BEGIN

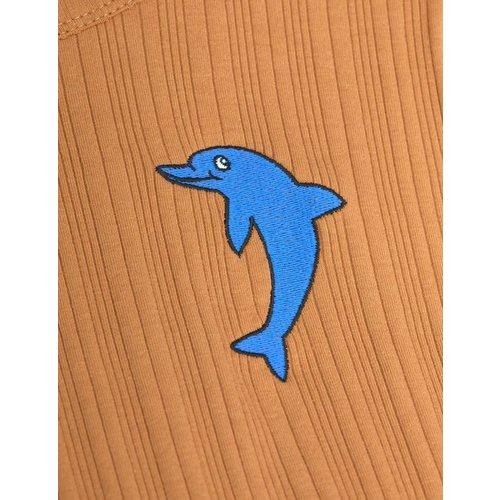 Mini rodini Dolphin emb ss tee
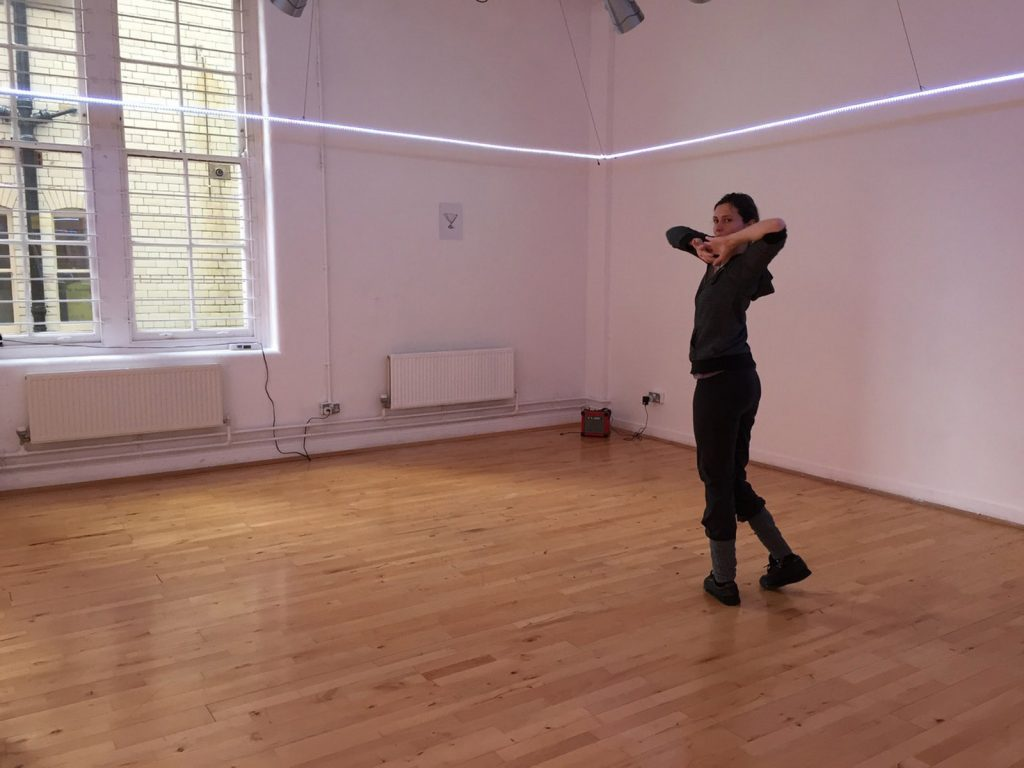 Performer Vicky Malin in installation Practicing Paradigm by Dinis Machado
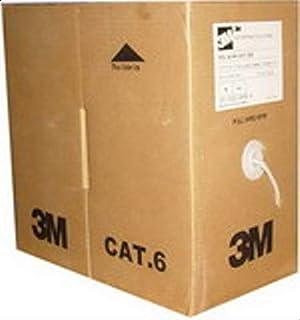 كيبل UTP CAT 6 3M -305 متر صندوق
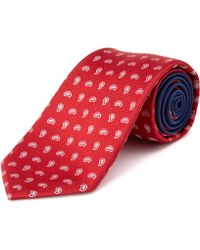 Tommy Hilfiger - Linen Flower Dot Tie - Lyst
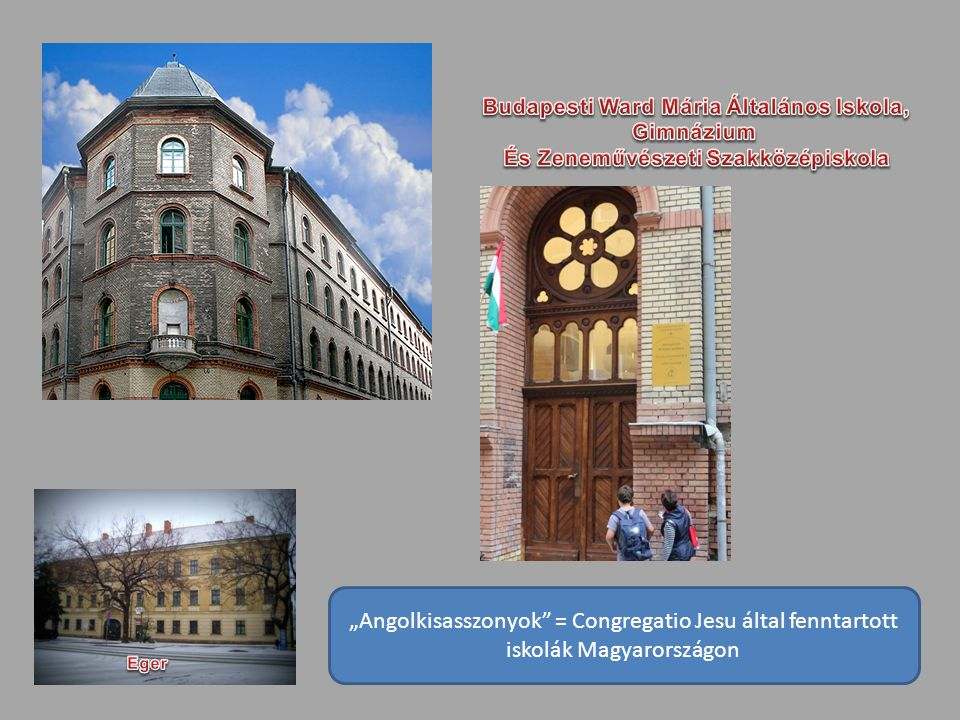 """""""Angolkisasszonyok = Congregatio Jesu által fenntartott iskolák Magyarországon"""
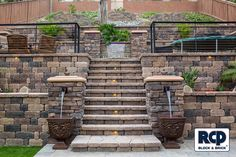 Nice tiered landscape walls using one of RCP's most popular block, Country Manor.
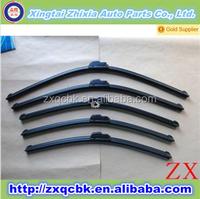 Best Quality Auto Windscreen Soft Wiper Blade/Popular car wiper blade
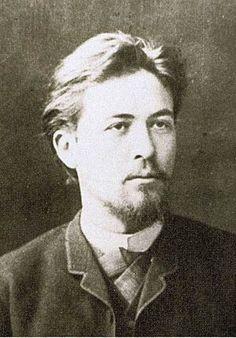 Anton Tsjechov -1898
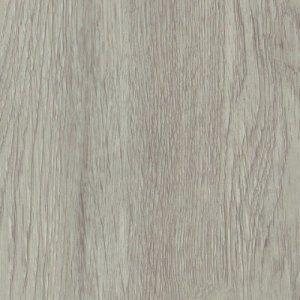 Vinyl Floring WhiteAsh-41583-400x400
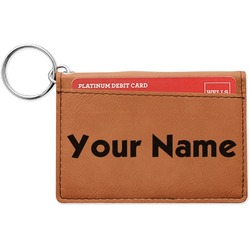 Block Name Leatherette Keychain ID Holder (Personalized)
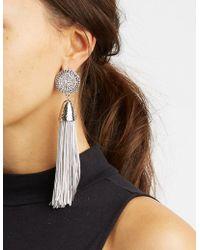 Charlotte Russe - Fringe Tassel Earrings - Lyst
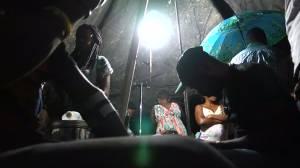 Makeshift hospital set up after Haiti quake kills at least 14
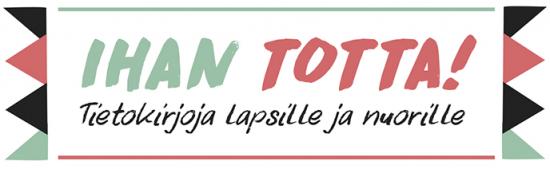 ihan-totta_logo_verkko.jpg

END

Beginning at the line containing "Makeshift hospital set", restate every line through the end of the material above exactly; omit the pictures.

 Makeshift hospital set up after Haiti quake kills at least 14
 ihan-totta_logo_verkko.jpg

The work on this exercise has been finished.